Exercise requirements →
Report each line of the entries that contains the word "Black", copied in full.

▬▬▬▬▬▬▬▬▬▬

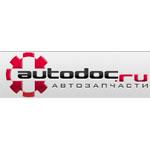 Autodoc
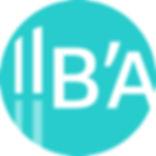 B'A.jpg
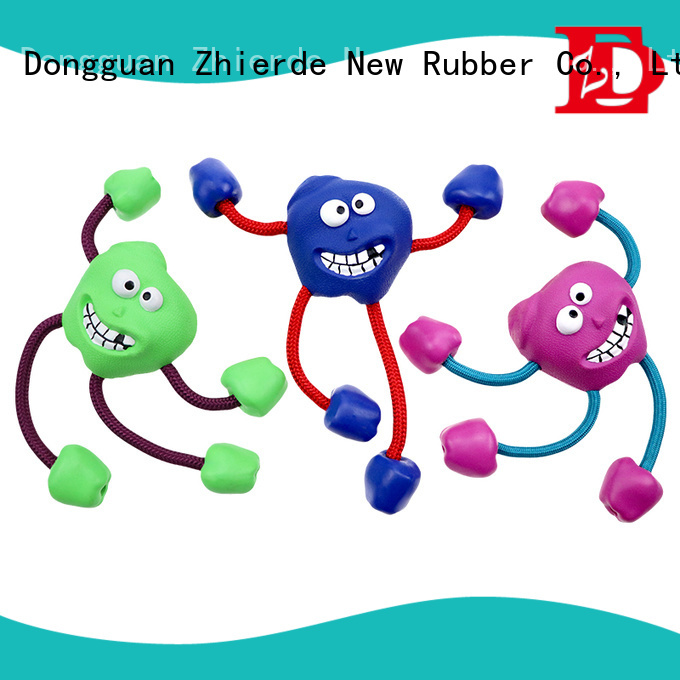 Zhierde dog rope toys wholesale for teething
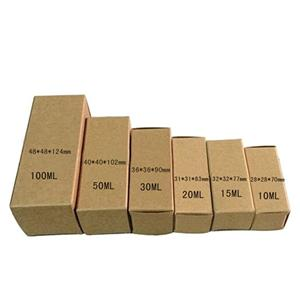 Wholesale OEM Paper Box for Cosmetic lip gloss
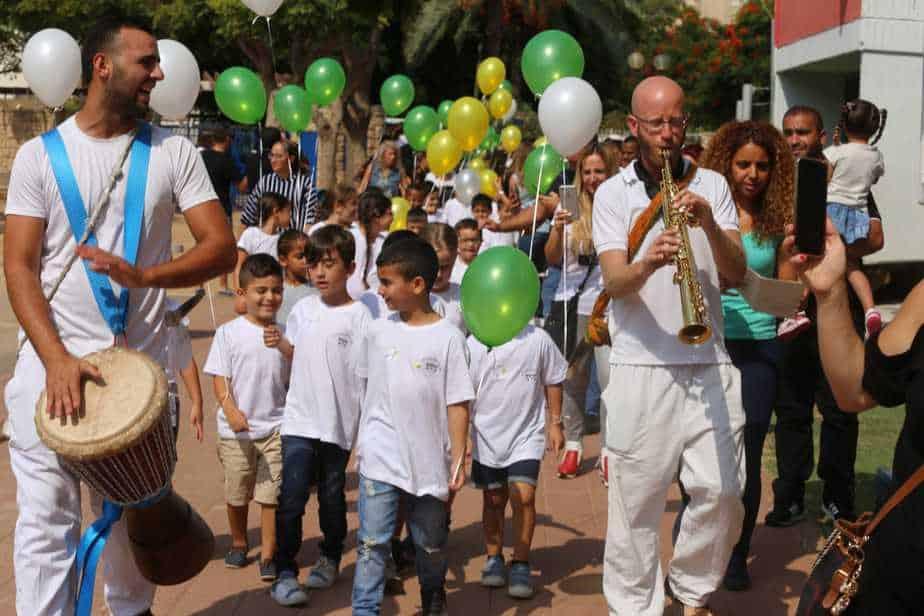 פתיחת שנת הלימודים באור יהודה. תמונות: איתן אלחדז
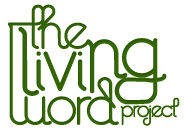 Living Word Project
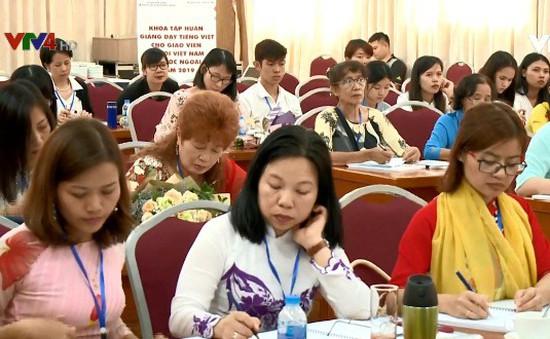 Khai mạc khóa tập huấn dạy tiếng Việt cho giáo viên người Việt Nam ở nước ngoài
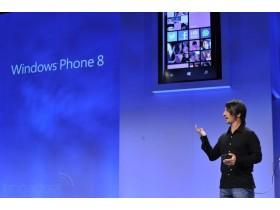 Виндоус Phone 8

▬▬▬▬▬▬▬▬▬▬

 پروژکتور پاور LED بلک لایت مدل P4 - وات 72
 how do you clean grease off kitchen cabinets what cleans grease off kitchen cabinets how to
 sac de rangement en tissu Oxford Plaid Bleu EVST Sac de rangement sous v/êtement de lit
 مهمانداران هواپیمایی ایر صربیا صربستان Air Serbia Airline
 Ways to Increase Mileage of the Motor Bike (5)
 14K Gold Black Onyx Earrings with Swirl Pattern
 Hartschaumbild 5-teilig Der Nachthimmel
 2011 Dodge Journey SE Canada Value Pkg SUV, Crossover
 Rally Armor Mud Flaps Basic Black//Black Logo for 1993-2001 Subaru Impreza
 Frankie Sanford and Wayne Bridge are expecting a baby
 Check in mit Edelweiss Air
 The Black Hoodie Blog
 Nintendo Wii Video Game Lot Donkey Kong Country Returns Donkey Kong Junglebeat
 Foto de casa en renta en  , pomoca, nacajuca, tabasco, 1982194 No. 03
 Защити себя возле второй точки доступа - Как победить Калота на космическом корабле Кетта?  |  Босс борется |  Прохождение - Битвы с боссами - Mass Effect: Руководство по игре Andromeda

▬▬▬▬▬▬▬▬▬▬

Result of this task →
 14K Gold Black Onyx Earrings with Swirl Pattern
 Rally Armor Mud Flaps Basic Black//Black Logo for 1993-2001 Subaru Impreza
 The Black Hoodie Blog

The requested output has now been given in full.